### What is needed
Scan the lines below for the string "standing". Reply with how many match, and no other words.

### Exercise data
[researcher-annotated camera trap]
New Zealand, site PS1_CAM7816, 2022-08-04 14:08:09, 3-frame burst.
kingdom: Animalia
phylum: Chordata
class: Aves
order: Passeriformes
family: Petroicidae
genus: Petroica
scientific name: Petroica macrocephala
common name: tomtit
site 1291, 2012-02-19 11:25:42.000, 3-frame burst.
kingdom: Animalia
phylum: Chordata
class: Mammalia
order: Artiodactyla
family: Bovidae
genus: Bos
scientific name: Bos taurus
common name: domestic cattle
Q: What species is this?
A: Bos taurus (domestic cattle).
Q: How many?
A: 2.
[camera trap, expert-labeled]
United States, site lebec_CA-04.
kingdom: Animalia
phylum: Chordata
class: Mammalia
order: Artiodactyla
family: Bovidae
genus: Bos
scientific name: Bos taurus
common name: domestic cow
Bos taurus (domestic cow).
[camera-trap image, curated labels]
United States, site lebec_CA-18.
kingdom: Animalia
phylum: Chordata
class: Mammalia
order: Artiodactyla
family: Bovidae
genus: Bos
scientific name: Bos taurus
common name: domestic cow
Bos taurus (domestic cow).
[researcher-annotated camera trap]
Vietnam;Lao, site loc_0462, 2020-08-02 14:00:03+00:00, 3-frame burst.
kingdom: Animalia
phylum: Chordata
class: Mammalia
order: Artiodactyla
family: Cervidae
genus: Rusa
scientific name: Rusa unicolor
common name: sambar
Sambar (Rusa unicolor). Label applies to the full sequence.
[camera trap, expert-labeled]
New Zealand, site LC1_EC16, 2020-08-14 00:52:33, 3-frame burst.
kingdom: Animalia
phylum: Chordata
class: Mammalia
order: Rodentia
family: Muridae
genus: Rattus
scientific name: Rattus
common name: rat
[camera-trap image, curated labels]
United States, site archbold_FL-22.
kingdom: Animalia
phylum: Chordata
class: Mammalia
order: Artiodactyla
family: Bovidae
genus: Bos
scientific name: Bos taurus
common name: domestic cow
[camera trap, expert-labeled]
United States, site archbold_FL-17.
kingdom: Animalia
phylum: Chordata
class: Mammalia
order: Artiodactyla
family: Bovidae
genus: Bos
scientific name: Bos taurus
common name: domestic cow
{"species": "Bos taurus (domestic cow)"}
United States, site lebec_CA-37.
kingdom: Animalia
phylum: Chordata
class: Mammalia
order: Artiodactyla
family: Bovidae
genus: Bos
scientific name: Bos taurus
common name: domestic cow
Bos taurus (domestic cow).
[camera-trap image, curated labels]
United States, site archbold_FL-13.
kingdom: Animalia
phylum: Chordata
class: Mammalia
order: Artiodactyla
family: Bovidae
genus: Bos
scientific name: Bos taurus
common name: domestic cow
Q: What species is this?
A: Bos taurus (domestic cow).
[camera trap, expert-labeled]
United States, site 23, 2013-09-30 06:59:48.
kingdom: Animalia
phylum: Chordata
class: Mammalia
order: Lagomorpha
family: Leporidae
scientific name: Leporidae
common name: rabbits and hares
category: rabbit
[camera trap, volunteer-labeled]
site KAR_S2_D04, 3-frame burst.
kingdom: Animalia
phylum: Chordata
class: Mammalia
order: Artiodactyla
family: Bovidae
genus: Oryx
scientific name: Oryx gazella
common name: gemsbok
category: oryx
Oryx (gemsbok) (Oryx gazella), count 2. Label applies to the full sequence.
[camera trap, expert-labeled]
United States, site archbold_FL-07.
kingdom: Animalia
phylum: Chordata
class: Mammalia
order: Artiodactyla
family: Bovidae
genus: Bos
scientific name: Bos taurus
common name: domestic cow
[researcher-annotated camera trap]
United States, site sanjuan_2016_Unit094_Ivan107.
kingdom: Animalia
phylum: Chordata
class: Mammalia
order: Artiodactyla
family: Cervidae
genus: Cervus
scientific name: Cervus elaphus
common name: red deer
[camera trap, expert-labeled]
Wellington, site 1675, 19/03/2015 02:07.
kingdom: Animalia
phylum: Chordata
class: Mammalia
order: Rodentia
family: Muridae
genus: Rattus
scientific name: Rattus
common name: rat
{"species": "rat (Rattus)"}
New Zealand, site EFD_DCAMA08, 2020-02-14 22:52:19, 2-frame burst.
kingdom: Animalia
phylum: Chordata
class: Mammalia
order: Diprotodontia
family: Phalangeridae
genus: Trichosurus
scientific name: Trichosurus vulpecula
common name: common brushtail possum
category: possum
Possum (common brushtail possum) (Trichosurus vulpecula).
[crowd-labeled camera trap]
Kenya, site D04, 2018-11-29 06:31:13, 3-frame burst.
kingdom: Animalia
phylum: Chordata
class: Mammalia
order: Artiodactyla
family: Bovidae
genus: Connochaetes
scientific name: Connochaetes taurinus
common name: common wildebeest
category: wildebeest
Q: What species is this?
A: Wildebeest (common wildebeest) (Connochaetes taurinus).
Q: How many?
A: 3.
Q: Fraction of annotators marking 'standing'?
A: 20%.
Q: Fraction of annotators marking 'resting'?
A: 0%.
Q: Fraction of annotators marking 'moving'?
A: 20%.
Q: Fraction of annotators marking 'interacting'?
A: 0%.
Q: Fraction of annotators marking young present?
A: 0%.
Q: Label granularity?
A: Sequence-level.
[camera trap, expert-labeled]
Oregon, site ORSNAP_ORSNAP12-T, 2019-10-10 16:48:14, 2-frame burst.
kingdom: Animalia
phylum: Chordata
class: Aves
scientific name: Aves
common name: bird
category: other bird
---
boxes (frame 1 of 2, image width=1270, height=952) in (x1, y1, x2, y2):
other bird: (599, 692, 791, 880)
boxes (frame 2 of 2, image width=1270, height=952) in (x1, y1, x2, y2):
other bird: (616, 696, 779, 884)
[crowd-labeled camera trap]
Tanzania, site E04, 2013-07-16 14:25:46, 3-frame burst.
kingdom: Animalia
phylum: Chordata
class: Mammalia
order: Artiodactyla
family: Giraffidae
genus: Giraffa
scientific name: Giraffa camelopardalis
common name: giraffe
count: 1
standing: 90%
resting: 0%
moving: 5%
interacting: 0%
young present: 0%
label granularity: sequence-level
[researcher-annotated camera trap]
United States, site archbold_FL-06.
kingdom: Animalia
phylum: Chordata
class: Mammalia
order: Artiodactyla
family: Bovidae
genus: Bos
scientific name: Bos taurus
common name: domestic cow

### Written response
2